Exercise directions:
Exactly the lines from the line that has "In this scene, which" through the final line below are to be retyped, and the pictures are not.

Input rows:
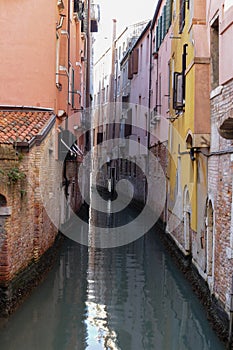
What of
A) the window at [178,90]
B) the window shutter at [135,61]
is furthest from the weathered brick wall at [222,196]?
the window shutter at [135,61]

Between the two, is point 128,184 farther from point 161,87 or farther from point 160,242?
point 160,242

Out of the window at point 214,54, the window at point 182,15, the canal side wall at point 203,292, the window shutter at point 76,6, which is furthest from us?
the window shutter at point 76,6

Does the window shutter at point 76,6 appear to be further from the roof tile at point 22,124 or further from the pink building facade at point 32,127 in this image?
the roof tile at point 22,124

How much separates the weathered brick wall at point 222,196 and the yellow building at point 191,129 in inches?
25.1

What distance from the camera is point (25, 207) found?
10.5 m

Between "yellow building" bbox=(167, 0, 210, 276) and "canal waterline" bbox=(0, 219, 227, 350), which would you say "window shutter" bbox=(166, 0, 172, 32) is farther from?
"canal waterline" bbox=(0, 219, 227, 350)

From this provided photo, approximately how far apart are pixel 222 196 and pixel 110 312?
315cm

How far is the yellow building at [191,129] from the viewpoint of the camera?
34.6ft

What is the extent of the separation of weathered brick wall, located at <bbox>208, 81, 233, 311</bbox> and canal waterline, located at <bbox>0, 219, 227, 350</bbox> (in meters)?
0.89

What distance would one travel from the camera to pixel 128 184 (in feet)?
113

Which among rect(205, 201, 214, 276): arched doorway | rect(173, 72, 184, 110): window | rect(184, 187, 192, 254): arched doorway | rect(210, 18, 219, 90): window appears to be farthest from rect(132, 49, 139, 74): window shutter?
rect(205, 201, 214, 276): arched doorway

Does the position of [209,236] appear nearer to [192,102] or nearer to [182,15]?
[192,102]

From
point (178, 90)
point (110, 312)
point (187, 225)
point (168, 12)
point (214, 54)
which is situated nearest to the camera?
point (110, 312)

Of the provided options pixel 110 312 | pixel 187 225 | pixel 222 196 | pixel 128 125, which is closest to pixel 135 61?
pixel 128 125
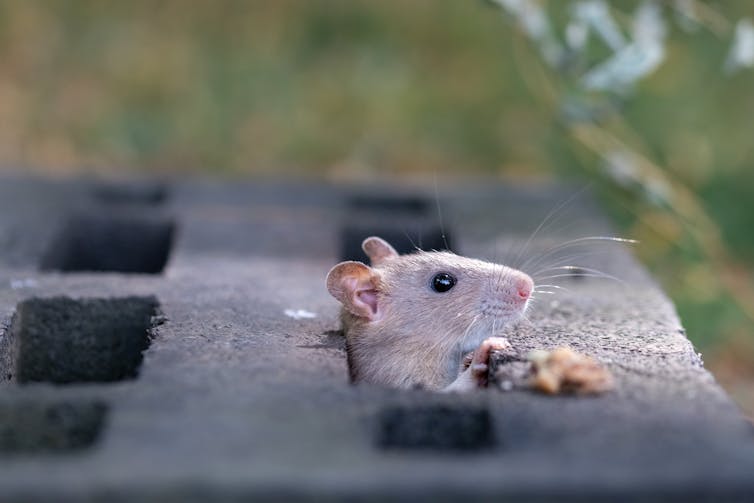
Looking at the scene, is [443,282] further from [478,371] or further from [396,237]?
[396,237]

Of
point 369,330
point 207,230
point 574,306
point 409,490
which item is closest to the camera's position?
point 409,490

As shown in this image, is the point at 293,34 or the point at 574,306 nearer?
the point at 574,306

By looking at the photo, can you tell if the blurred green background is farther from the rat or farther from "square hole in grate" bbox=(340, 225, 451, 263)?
the rat

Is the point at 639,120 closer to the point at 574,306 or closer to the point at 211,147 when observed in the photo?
the point at 211,147

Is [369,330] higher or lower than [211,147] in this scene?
lower

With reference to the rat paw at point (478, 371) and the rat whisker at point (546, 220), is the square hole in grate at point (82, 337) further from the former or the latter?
the rat whisker at point (546, 220)

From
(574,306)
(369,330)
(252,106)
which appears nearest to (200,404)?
(369,330)
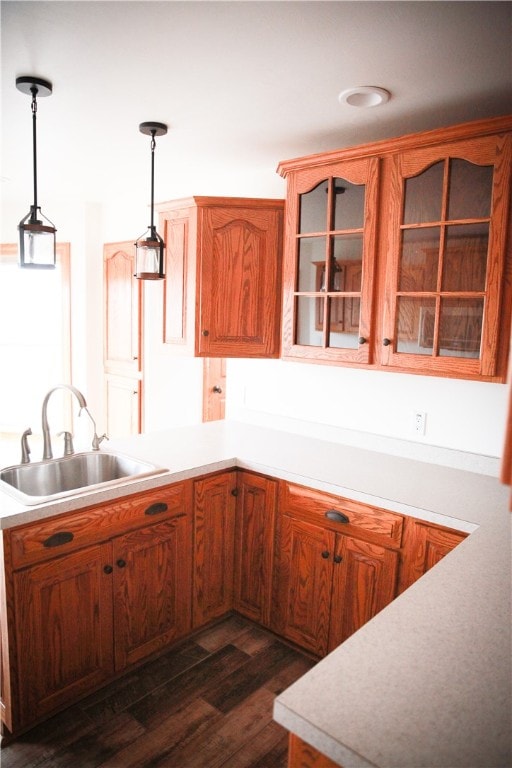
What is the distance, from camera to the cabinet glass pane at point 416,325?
208 cm

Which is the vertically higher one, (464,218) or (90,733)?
(464,218)

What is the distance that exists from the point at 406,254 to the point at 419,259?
0.06 meters

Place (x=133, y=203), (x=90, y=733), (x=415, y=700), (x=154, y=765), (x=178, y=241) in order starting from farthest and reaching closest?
(x=133, y=203), (x=178, y=241), (x=90, y=733), (x=154, y=765), (x=415, y=700)

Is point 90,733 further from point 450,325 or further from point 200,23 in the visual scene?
point 200,23

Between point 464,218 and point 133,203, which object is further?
point 133,203

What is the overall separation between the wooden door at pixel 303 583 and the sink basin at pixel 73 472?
0.67 meters

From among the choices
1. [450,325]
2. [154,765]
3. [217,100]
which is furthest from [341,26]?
[154,765]

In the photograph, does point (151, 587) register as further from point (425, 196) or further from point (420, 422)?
point (425, 196)

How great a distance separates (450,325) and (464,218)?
0.41m

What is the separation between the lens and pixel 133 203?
13.6 ft

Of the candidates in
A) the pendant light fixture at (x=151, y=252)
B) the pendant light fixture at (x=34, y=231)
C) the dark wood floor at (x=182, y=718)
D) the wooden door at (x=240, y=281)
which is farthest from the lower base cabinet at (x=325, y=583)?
the pendant light fixture at (x=34, y=231)

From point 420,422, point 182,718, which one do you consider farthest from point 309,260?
point 182,718

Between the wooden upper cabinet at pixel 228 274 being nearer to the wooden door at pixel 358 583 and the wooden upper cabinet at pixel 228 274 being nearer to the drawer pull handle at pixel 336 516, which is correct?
the drawer pull handle at pixel 336 516

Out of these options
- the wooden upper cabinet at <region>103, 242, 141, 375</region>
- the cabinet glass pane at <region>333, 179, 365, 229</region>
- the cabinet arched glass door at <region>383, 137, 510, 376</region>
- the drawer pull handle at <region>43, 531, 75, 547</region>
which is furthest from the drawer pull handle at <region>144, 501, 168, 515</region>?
the wooden upper cabinet at <region>103, 242, 141, 375</region>
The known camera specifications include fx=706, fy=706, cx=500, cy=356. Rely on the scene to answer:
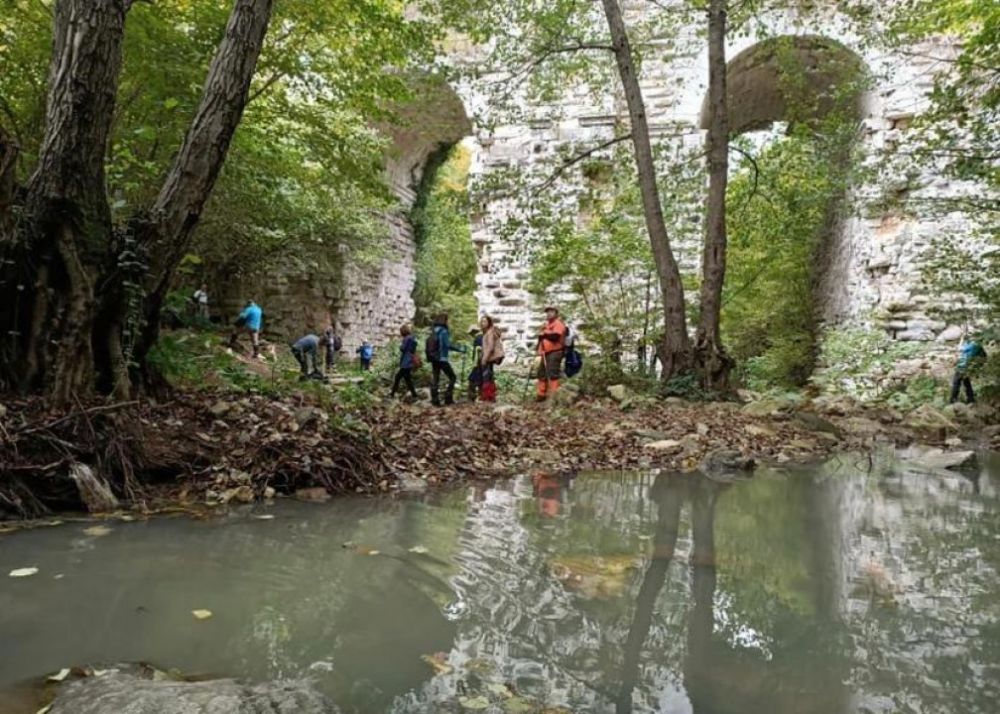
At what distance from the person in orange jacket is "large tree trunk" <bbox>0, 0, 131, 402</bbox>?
625 cm

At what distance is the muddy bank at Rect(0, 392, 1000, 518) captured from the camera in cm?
317

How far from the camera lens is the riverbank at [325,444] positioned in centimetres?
317

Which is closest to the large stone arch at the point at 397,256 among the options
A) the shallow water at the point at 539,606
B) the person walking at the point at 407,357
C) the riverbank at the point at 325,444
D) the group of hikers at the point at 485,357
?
the person walking at the point at 407,357

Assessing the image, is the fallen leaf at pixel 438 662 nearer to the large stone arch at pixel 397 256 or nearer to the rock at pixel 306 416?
the rock at pixel 306 416

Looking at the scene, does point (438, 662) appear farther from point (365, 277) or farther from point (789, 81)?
point (365, 277)

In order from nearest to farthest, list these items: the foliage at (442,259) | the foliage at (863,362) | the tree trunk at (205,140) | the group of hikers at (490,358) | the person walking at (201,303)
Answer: the tree trunk at (205,140), the group of hikers at (490,358), the foliage at (863,362), the person walking at (201,303), the foliage at (442,259)

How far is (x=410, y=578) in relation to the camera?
2.38 metres

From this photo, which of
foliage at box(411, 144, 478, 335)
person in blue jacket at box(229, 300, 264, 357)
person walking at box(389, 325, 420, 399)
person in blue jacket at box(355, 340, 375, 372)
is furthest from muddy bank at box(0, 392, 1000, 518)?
foliage at box(411, 144, 478, 335)

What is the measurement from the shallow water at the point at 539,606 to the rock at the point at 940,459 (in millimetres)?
1987

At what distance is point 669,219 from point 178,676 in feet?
36.0

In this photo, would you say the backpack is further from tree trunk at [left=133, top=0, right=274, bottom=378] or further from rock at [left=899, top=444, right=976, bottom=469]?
tree trunk at [left=133, top=0, right=274, bottom=378]

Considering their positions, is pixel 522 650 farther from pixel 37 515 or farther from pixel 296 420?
pixel 296 420

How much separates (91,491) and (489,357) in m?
6.57

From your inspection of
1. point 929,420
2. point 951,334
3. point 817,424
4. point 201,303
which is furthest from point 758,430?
point 201,303
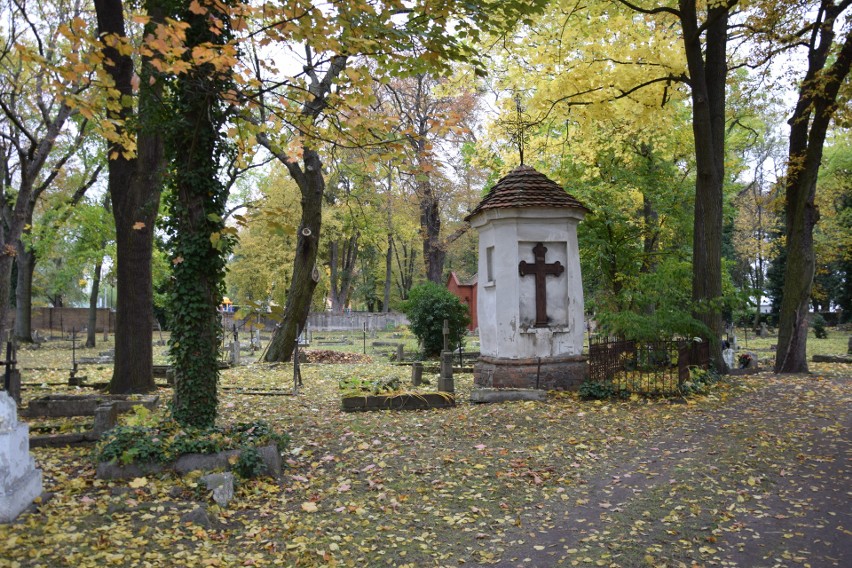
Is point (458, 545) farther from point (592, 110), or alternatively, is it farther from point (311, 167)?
point (311, 167)

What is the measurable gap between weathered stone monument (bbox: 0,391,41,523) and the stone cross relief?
27.3ft

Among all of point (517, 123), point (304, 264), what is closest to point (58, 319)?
point (304, 264)

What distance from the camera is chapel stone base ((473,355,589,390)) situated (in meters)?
11.3

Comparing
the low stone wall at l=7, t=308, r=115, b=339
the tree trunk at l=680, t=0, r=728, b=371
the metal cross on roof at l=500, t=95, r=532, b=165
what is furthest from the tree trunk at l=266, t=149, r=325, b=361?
the low stone wall at l=7, t=308, r=115, b=339

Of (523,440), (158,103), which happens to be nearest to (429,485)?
(523,440)

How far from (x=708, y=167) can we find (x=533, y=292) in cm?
461

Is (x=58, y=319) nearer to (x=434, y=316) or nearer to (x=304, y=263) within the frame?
(x=304, y=263)

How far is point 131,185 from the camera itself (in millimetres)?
11008

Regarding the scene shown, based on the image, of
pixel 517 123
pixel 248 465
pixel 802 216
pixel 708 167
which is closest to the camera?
pixel 248 465

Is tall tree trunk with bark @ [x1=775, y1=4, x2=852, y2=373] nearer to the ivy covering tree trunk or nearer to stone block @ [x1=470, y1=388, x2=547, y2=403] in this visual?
stone block @ [x1=470, y1=388, x2=547, y2=403]

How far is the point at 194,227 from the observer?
6.87 metres

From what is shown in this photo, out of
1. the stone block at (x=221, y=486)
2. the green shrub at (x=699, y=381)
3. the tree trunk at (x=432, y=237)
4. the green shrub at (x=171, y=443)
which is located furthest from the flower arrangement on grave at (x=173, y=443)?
the tree trunk at (x=432, y=237)

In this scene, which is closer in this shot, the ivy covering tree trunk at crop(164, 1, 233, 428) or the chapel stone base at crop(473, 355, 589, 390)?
the ivy covering tree trunk at crop(164, 1, 233, 428)

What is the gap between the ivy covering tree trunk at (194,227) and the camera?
686 cm
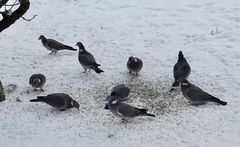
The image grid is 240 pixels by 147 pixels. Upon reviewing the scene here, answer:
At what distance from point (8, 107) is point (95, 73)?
2292 mm

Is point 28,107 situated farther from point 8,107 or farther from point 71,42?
point 71,42

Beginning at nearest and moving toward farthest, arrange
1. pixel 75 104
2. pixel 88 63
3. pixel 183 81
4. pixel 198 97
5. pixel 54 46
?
pixel 75 104 < pixel 198 97 < pixel 183 81 < pixel 88 63 < pixel 54 46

Answer for the task:
In this scene, which is closer in this shot, the ivy covering tree trunk at crop(164, 1, 233, 428) or the chapel stone base at crop(473, 355, 589, 390)?
the ivy covering tree trunk at crop(164, 1, 233, 428)

What is the gap between the ivy covering tree trunk at (194,227) and the camera?
686 cm
The image grid is 240 pixels by 147 pixels. Upon reviewing the scene here, answer:
At what distance from point (8, 107) is point (95, 73)?
2292 mm

Is point 28,107 situated farther from point 8,107 or farther from point 71,42?
point 71,42

Beginning at nearest and moving toward farthest, arrange
1. pixel 75 104
2. pixel 88 63
3. pixel 183 81
4. pixel 198 97
5. pixel 54 46
?
pixel 75 104 < pixel 198 97 < pixel 183 81 < pixel 88 63 < pixel 54 46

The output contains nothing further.